Brief:
Rewrite the rows below, replacing every "large gray boulder" with "weathered granite boulder" and leaving all other text unchanged.

-- Start of Information given --

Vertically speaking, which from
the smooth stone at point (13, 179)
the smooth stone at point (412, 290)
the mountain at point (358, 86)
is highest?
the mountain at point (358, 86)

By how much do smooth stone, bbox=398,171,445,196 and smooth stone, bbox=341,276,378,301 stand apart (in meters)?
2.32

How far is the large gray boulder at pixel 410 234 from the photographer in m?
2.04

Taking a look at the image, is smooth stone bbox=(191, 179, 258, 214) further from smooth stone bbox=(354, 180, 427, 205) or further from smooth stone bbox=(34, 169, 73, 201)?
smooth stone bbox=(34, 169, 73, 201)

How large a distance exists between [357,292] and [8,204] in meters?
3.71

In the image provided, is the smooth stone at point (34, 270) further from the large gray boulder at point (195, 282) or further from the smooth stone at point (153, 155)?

-- End of Information given --

Task output:
Vertically speaking, which from
the smooth stone at point (13, 179)
the smooth stone at point (412, 290)
the mountain at point (358, 86)
is highest?
the mountain at point (358, 86)

By how much do smooth stone, bbox=398,171,445,196 and smooth stone, bbox=341,276,378,301 stand apart (in meters)?
2.32

How far is the weathered granite boulder at pixel 410 234 from the photographer in m?
2.04

Taking a look at the image, is smooth stone bbox=(191, 179, 258, 214) further from smooth stone bbox=(354, 180, 427, 205) or further from smooth stone bbox=(34, 169, 73, 201)?
smooth stone bbox=(34, 169, 73, 201)

How large a distance exists between [357,292] and [8,204] in meters?
3.71

In the image provided, is the smooth stone at point (34, 270) further from the weathered granite boulder at point (195, 282) or further from the smooth stone at point (153, 155)?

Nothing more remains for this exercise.